What to know : Asset managers at the Ondo Summit said the next phase of investing will be “wallet-native,” with most financial assets held and managed in tokenized digital wallets. Panelists from Franklin Templeton, Fidelity, State Street and WisdomTree agreed that tokenization infrastructure is now real, but said the main challenge is building utility, trust and education rather than the technology itself. They argued that tokenized funds could improve liquidity and collateral management and predicted that, like early ETFs, successful tokenized products will be adopted because they work better, not because investors seek them out by name.

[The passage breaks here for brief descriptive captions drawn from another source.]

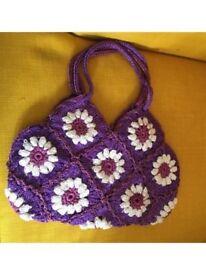 Purple crocheted handbag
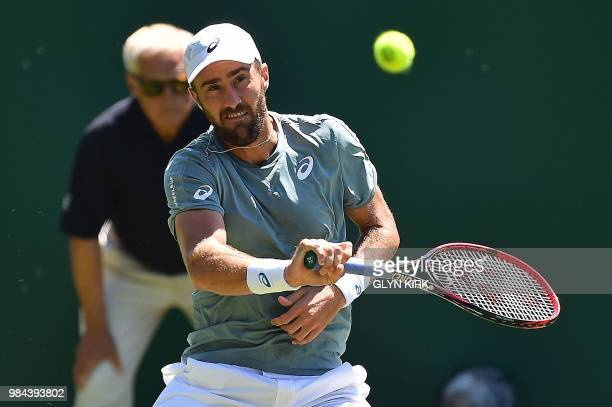 US player Steve Johnson returns against Rusia's Daniil Medvedev during their Men's singles first round match at the ATP Nature Valley International...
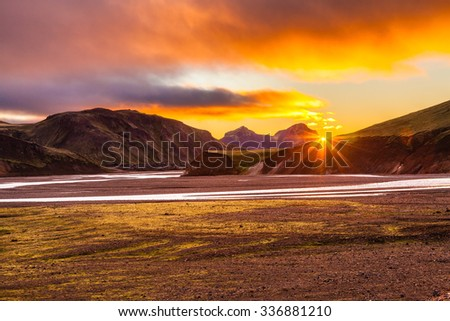 The July morning in the National Park Landmannalaugar, Iceland. Mountains and glaciers covered with warm pink and orange sun - stock photo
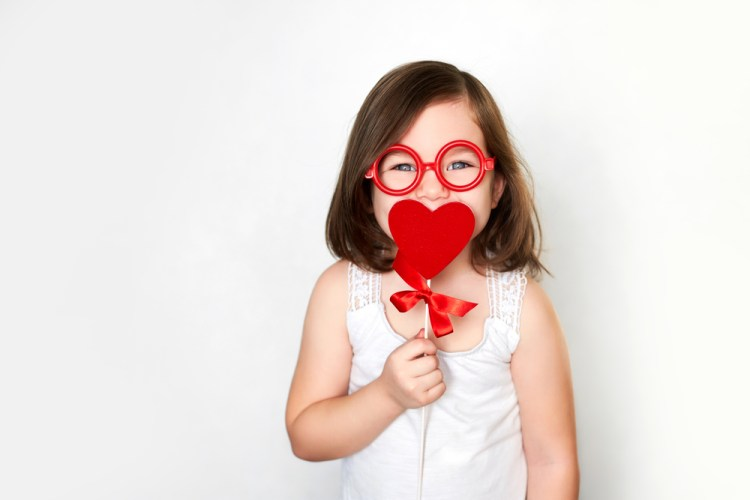 Smiling little child in toy glasses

New York —The next evolution of asset management will be “wallet-native,” not just digital, according to Franklin Templeton's head of innovation, Sandy Kaul.
Speaking at the Ondo Summit in New York on Tuesday, Kaul said she envisions a future where all financial assets — stocks, bonds, funds, and more — are held and managed through tokenized digital wallets.
“The totality of people’s assets is going to be represented in these wallets,” she said.
The panel, which included Cynthia Lo Bessette of Fidelity, Kim Hochfeld of State Street, and Will Peck of WisdomTree, agreed that tokenization is no longer a theoretical concept. After years of slow progress, real infrastructure is now in place, and use cases are expanding beyond early experiments. But panelists also cautioned that building utility and trust is now the industry’s biggest challenge.
“The idea of bringing an asset and representing it onchain with a token is the easiest part,” said Lo Bessette, head of digital asset management at Fidelity. “The hardest part is building the ecosystem for utility.”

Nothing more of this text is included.